::: Input :::

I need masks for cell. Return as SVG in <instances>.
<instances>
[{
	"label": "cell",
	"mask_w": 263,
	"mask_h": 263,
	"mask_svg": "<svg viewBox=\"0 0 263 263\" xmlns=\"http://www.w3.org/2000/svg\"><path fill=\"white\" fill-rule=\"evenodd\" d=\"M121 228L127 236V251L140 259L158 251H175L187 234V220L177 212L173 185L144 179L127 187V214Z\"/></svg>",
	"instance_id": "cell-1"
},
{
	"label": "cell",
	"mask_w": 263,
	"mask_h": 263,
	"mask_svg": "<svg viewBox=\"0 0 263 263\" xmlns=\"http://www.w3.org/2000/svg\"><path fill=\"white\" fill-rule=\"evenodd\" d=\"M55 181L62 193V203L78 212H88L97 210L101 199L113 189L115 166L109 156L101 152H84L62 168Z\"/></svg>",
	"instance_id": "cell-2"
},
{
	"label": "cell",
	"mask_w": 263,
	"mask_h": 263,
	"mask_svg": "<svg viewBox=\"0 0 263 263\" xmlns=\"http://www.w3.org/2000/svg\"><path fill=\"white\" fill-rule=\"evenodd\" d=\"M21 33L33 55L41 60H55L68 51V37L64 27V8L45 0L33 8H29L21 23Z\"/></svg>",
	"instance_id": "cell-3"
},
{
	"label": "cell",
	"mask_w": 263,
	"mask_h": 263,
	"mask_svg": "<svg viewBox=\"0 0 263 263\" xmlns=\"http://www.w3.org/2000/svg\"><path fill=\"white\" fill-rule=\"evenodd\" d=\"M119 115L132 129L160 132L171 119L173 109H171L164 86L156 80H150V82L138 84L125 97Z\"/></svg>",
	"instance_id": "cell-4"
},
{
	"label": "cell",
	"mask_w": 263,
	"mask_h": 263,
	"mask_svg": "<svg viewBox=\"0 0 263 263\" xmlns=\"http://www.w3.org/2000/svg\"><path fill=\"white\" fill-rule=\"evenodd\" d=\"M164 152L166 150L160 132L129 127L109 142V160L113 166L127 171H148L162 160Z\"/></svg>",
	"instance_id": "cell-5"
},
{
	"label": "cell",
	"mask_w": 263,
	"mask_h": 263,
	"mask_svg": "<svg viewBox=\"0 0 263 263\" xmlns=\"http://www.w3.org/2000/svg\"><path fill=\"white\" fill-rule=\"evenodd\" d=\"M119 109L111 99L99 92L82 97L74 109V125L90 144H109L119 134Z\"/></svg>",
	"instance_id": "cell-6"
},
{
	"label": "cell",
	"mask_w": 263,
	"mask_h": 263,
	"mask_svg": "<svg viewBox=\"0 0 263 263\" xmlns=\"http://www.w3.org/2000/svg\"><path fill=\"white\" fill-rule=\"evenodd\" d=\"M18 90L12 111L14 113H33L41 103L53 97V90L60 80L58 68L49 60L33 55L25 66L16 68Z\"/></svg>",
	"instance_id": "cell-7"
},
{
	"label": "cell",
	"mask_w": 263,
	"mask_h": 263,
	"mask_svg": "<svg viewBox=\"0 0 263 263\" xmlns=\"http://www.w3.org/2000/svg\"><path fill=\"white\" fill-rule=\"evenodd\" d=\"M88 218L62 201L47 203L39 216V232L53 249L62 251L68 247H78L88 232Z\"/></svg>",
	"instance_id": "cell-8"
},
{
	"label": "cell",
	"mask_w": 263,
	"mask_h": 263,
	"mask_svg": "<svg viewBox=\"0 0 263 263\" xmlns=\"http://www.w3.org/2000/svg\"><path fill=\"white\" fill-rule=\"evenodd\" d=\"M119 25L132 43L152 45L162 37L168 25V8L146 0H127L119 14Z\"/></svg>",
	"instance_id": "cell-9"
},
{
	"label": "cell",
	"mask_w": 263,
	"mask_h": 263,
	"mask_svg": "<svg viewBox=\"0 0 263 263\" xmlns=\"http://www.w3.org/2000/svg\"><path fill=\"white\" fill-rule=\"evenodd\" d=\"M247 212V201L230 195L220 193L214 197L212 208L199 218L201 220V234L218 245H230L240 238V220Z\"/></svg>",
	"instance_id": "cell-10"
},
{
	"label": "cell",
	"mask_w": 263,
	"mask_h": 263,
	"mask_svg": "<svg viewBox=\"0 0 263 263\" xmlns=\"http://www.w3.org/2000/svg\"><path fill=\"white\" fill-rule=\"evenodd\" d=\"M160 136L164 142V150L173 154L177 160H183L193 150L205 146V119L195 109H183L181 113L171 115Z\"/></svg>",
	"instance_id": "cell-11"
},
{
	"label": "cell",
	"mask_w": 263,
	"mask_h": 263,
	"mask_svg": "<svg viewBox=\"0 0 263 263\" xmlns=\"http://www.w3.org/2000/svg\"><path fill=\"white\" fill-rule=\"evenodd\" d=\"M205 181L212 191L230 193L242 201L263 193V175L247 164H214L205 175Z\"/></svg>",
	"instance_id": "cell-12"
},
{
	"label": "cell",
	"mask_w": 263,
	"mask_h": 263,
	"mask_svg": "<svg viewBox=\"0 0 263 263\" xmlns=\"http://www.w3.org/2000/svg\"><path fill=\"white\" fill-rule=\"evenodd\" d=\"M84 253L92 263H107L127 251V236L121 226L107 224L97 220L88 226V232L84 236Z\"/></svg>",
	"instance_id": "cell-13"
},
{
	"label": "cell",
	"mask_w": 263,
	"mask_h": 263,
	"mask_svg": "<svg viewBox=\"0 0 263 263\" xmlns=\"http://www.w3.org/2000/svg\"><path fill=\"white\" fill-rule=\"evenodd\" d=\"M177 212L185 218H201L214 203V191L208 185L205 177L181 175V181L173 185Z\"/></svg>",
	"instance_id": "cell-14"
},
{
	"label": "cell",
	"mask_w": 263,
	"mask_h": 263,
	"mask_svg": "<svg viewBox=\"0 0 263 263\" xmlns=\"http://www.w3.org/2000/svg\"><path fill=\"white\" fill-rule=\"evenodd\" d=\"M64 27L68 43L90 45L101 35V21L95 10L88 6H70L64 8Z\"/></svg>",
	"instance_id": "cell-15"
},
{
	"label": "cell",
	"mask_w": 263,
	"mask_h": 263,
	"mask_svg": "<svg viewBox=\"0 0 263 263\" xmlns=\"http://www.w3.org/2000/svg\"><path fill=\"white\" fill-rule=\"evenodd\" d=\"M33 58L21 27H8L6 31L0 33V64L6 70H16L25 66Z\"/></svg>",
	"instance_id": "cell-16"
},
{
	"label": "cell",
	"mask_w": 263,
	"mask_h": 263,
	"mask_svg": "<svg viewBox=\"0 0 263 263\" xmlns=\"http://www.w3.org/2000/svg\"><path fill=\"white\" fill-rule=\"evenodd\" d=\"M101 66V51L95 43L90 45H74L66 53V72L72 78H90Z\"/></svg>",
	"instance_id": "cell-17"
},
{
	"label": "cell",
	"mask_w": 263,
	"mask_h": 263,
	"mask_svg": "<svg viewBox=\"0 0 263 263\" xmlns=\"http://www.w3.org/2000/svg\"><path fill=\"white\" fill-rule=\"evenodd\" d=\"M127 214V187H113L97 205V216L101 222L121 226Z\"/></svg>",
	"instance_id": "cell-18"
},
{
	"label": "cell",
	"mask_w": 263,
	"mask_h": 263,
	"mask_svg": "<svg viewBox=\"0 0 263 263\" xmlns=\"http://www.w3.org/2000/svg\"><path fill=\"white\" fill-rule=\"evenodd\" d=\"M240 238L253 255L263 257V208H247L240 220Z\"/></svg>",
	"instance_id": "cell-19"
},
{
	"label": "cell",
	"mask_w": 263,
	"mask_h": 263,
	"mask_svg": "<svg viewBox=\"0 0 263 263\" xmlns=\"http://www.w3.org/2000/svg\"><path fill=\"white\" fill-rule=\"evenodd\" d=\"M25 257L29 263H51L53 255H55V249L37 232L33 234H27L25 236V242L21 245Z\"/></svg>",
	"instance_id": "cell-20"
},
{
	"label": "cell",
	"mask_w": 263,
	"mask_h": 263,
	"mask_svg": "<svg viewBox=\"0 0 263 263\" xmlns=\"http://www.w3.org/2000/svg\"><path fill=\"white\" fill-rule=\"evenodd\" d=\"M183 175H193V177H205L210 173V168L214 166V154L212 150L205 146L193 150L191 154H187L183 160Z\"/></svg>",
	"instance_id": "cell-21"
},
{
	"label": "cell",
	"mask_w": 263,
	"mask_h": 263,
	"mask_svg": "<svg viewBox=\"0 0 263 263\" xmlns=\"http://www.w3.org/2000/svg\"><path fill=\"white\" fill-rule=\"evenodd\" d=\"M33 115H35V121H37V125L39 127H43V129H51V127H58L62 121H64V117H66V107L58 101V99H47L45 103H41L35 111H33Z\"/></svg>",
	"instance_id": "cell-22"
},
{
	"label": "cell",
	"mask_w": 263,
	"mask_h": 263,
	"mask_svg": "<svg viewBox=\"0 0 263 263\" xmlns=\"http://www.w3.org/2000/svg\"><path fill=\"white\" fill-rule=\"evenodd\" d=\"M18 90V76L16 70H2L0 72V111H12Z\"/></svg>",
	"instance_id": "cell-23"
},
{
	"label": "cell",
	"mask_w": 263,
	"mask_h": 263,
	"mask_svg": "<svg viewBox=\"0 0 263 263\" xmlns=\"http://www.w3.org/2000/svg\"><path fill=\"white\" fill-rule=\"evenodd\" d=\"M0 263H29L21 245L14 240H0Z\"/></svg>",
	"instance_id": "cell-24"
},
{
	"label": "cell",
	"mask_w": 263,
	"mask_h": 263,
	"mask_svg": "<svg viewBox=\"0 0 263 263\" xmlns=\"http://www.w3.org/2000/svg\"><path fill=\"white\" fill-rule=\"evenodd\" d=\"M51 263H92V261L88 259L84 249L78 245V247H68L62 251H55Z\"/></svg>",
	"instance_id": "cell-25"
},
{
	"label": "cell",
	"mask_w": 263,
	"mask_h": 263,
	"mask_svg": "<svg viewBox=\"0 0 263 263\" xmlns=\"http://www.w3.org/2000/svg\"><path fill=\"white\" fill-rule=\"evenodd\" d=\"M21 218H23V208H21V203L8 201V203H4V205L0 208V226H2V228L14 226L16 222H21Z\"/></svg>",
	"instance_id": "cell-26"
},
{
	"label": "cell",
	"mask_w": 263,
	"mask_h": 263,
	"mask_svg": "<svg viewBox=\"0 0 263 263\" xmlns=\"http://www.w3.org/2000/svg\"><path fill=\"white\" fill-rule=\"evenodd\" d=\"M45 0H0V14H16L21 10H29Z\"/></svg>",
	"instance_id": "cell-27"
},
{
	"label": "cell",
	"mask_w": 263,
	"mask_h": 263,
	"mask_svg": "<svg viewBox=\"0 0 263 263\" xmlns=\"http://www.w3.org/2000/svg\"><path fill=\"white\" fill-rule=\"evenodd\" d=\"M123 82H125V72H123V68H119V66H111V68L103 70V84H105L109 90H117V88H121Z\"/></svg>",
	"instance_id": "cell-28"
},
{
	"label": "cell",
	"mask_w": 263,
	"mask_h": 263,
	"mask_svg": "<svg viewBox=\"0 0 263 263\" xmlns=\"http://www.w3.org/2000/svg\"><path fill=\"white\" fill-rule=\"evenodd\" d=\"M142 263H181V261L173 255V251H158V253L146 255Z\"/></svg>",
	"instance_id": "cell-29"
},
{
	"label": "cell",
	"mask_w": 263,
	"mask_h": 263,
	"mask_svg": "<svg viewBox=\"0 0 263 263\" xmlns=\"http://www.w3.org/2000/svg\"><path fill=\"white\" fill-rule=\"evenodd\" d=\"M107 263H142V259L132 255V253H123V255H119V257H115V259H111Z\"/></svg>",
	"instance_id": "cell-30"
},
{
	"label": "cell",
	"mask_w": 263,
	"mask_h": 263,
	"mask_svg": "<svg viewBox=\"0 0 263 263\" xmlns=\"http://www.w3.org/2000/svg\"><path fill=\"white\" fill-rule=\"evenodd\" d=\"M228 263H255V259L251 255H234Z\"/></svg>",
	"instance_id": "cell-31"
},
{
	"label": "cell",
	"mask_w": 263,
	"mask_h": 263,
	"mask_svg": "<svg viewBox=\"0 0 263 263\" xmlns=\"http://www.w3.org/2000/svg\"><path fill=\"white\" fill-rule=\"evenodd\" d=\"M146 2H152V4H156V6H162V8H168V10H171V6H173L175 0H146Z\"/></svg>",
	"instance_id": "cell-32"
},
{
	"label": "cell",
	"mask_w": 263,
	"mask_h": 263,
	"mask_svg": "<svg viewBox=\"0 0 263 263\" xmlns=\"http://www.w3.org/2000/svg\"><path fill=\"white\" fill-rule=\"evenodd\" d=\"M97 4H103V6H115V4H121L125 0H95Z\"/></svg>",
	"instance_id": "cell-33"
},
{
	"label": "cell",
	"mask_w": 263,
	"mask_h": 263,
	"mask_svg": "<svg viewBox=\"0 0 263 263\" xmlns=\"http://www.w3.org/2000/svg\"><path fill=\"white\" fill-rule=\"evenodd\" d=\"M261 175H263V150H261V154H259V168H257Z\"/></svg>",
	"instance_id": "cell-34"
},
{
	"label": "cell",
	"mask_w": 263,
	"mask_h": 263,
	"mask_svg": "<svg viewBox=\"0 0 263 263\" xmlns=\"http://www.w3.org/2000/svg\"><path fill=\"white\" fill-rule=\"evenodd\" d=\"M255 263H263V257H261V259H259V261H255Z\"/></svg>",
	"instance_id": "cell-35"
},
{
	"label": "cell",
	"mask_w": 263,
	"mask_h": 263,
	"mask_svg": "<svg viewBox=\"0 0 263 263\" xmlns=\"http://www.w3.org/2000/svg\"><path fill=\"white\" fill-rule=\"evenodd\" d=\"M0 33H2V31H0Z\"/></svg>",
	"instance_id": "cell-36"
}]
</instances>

:::

Rewrite everything from the start of the material down to the line containing "33L33 55L41 60H55L68", including both ends. Swap "instance_id" for "id" and leave all else unchanged.

I need masks for cell. Return as SVG in <instances>.
<instances>
[{
	"label": "cell",
	"mask_w": 263,
	"mask_h": 263,
	"mask_svg": "<svg viewBox=\"0 0 263 263\" xmlns=\"http://www.w3.org/2000/svg\"><path fill=\"white\" fill-rule=\"evenodd\" d=\"M121 228L127 236V251L140 259L158 251H175L187 234V220L177 212L173 185L144 179L127 187V214Z\"/></svg>",
	"id": "cell-1"
},
{
	"label": "cell",
	"mask_w": 263,
	"mask_h": 263,
	"mask_svg": "<svg viewBox=\"0 0 263 263\" xmlns=\"http://www.w3.org/2000/svg\"><path fill=\"white\" fill-rule=\"evenodd\" d=\"M55 181L62 193V203L78 212H88L97 210L101 199L113 189L115 166L109 156L101 152H84L62 168Z\"/></svg>",
	"id": "cell-2"
},
{
	"label": "cell",
	"mask_w": 263,
	"mask_h": 263,
	"mask_svg": "<svg viewBox=\"0 0 263 263\" xmlns=\"http://www.w3.org/2000/svg\"><path fill=\"white\" fill-rule=\"evenodd\" d=\"M21 33L33 55L41 60H55L68 51V37L64 27V8L45 0L33 8H29L21 23Z\"/></svg>",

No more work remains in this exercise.